• RAW RECORDS
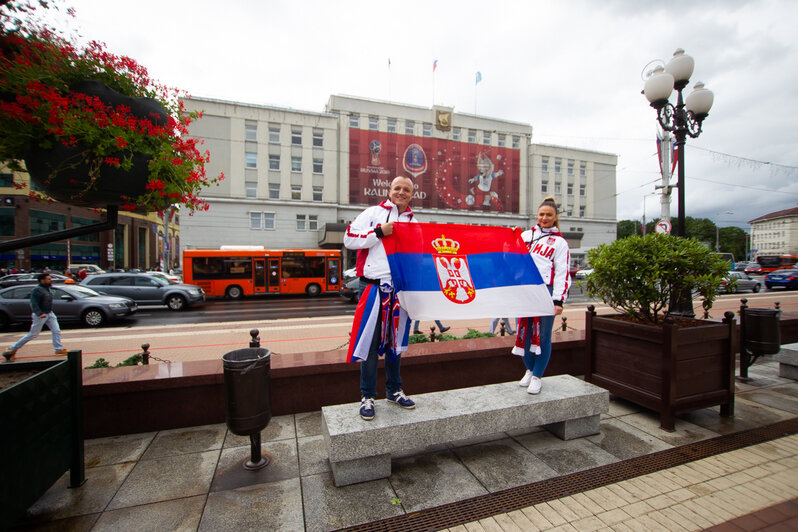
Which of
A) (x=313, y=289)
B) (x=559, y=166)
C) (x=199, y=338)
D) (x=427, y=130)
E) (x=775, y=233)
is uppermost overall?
(x=427, y=130)

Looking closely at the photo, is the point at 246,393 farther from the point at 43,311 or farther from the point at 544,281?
the point at 43,311

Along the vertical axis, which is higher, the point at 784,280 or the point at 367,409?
the point at 784,280

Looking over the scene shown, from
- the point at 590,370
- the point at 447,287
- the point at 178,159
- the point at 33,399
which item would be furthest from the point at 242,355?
the point at 590,370

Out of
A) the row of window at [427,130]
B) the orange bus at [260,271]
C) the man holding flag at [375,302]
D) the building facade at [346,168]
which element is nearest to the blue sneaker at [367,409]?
the man holding flag at [375,302]

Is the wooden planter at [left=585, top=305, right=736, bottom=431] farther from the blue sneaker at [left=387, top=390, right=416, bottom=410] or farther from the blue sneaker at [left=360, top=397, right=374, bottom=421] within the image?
the blue sneaker at [left=360, top=397, right=374, bottom=421]

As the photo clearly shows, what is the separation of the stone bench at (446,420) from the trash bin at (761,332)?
346cm

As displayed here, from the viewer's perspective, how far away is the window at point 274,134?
34312mm

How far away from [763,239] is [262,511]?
477 feet

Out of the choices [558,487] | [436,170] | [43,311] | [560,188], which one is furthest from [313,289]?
[560,188]

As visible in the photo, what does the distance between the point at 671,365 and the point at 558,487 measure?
6.08 ft

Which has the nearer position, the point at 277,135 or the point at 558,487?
the point at 558,487

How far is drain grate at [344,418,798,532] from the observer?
2553 mm

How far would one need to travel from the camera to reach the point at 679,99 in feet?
22.9

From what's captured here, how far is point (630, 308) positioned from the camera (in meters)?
4.34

• TASK TO COMPLETE
Copy all of the material above word for word, but leave out the pictures.

• CORRECT RESPONSE
Which of
A) (x=313, y=289)
B) (x=559, y=166)
C) (x=199, y=338)
D) (x=427, y=130)
E) (x=775, y=233)
is uppermost overall?
(x=427, y=130)

Looking closely at the photo, is the point at 246,393 farther from the point at 43,311 or farther from the point at 544,281?
the point at 43,311

Along the vertical axis, which is higher, the point at 784,280 or the point at 367,409?
the point at 784,280

Looking over the scene shown, from
- the point at 590,370
- the point at 447,287
- the point at 178,159
- the point at 33,399
which item would be furthest from the point at 242,355?
the point at 590,370

Out of
A) the row of window at [427,130]
B) the orange bus at [260,271]
C) the man holding flag at [375,302]
D) the building facade at [346,168]
which element is nearest to the blue sneaker at [367,409]?
the man holding flag at [375,302]

Is the wooden planter at [left=585, top=305, right=736, bottom=431] farther from the blue sneaker at [left=387, top=390, right=416, bottom=410] or farther from the blue sneaker at [left=360, top=397, right=374, bottom=421] within the image?
the blue sneaker at [left=360, top=397, right=374, bottom=421]

As the photo clearly shows, what is the separation of the stone bench at (446,420) from the trash bin at (761,332)?
346cm

As displayed here, from the viewer's perspective, how far away is the window at point 274,134?
34312mm

How far away from [763,239] is [262,511]?
477 feet

Out of the choices [558,487] | [436,170] | [43,311] | [560,188], which one is furthest from [313,289]?
[560,188]

As visible in the photo, what does the distance between the point at 671,365 and the point at 558,487 measure?
6.08 ft

Which has the nearer position, the point at 277,135 or the point at 558,487?
the point at 558,487

How far is drain grate at [344,418,798,532] from the observer?
2553 mm

How far would one need to travel from the camera to reach the point at 679,99 in feet?
22.9

From what's captured here, how far is point (630, 308) positioned from the camera (in meters)?
4.34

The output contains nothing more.